(Dataset records)
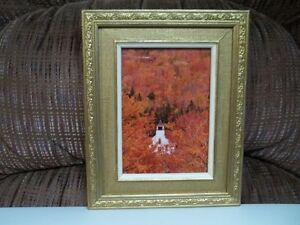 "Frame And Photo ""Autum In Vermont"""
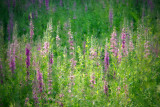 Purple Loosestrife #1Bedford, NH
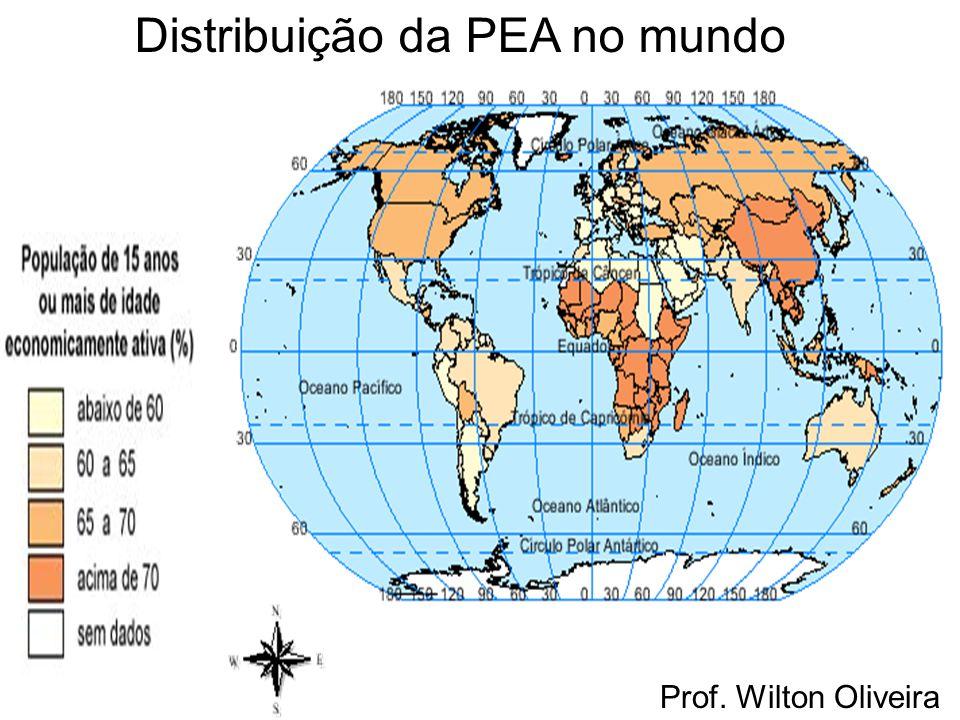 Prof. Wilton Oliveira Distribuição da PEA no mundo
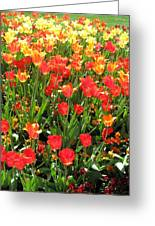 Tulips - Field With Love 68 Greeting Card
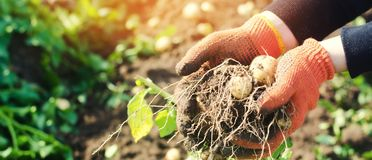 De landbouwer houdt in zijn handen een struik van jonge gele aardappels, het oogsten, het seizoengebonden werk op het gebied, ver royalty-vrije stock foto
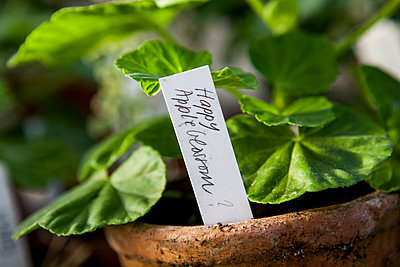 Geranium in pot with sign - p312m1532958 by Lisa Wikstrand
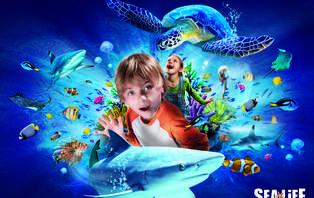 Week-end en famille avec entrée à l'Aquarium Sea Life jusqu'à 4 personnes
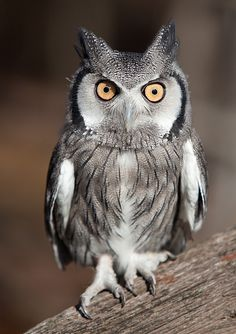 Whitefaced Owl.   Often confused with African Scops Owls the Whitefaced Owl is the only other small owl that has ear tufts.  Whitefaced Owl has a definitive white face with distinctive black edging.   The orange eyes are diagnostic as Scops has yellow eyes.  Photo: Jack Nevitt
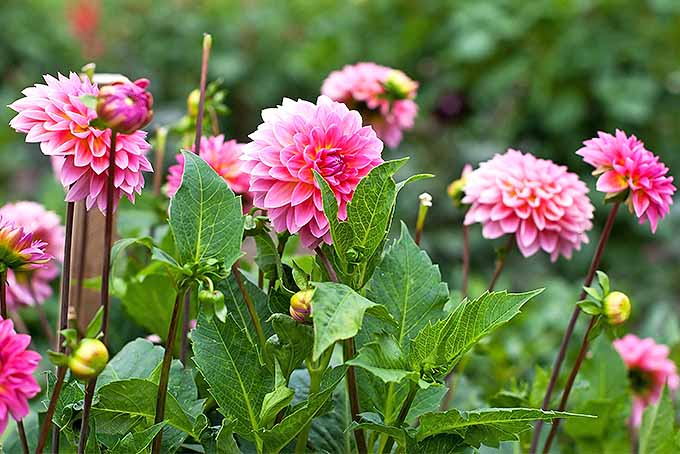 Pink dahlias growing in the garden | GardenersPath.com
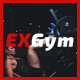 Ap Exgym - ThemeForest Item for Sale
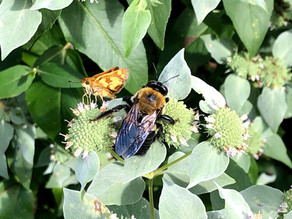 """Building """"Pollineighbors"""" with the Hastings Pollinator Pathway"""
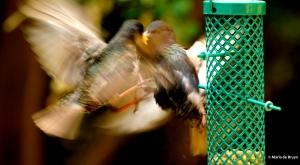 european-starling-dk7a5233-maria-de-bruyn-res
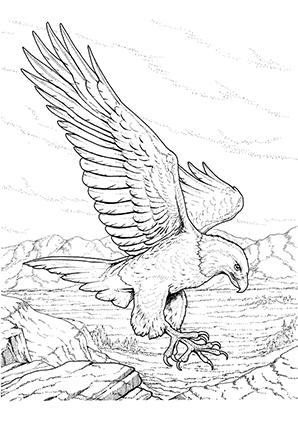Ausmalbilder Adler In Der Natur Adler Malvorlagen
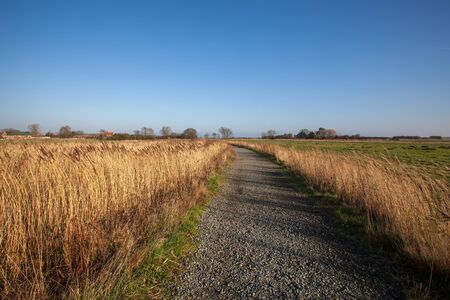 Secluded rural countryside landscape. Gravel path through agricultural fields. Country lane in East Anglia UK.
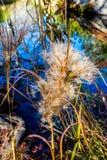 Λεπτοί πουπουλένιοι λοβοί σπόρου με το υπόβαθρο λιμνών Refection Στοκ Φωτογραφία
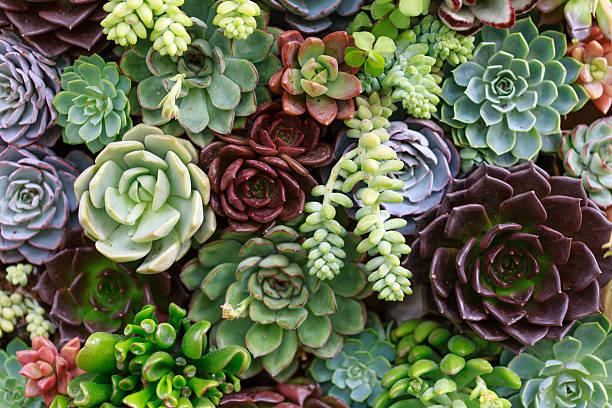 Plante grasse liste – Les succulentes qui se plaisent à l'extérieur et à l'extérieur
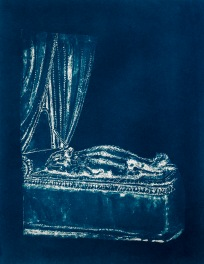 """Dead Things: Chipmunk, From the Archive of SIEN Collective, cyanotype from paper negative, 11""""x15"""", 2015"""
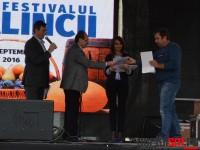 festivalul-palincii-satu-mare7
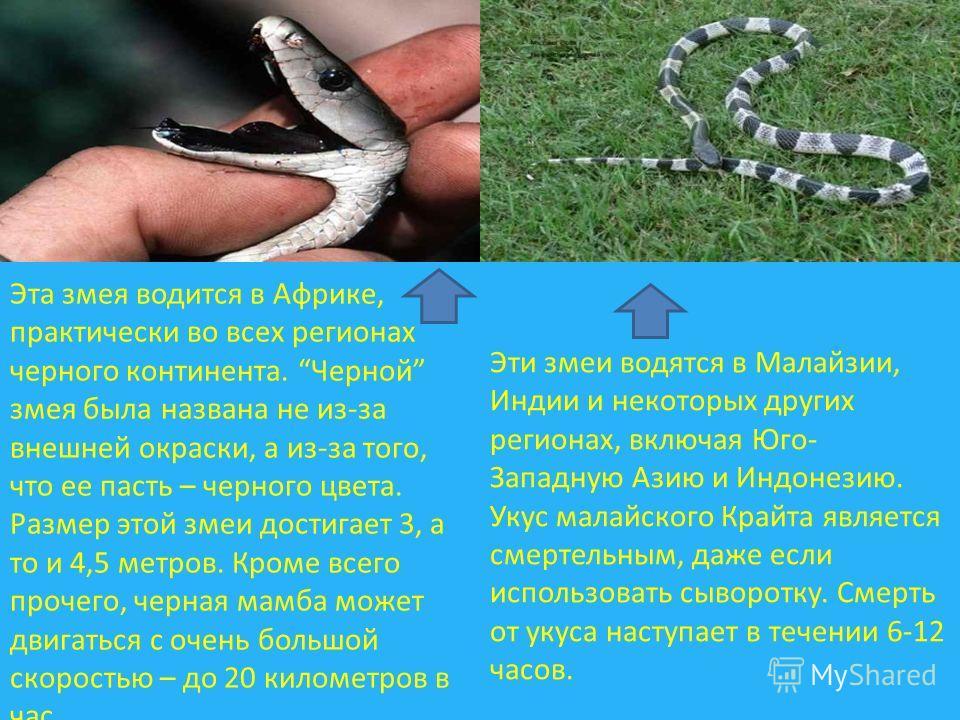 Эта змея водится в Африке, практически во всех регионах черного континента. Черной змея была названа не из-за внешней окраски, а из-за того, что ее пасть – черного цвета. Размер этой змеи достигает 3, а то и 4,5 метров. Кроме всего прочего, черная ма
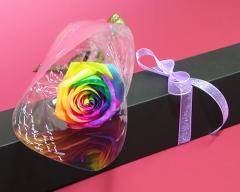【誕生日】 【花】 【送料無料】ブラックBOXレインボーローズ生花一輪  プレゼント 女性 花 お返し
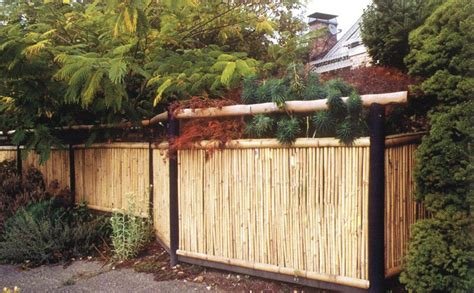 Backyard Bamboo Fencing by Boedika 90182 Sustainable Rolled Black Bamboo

Instructions for the task: An answer containing only the lines from the one holding "Ap Exgym - ThemeForest Item for Sale" through the close of the entries above, reproduced exactly and stripped of pictures, is expected.

Answer space:
 Ap Exgym - ThemeForest Item for Sale
 """Building """"Pollineighbors"""" with the Hastings Pollinator Pathway"""
 european-starling-dk7a5233-maria-de-bruyn-res
Ausmalbilder Adler In Der Natur Adler Malvorlagen
 Secluded rural countryside landscape. Gravel path through agricultural fields. Country lane in East Anglia UK.
 Λεπτοί πουπουλένιοι λοβοί σπόρου με το υπόβαθρο λιμνών Refection Στοκ Φωτογραφία
 Plante grasse liste – Les succulentes qui se plaisent à l'extérieur et à l'extérieur
 """Dead Things: Chipmunk, From the Archive of SIEN Collective, cyanotype from paper negative, 11""""x15"""", 2015"""
 festivalul-palincii-satu-mare7
 Эта змея водится в Африке, практически во всех регионах черного континента. Черной змея была названа не из-за внешней окраски, а из-за того, что ее пасть – черного цвета. Размер этой змеи достигает 3, а то и 4,5 метров. Кроме всего прочего, черная ма
【誕生日】 【花】 【送料無料】ブラックBOXレインボーローズ生花一輪  プレゼント 女性 花 お返し
 Backyard Bamboo Fencing by Boedika 90182 Sustainable Rolled Black Bamboo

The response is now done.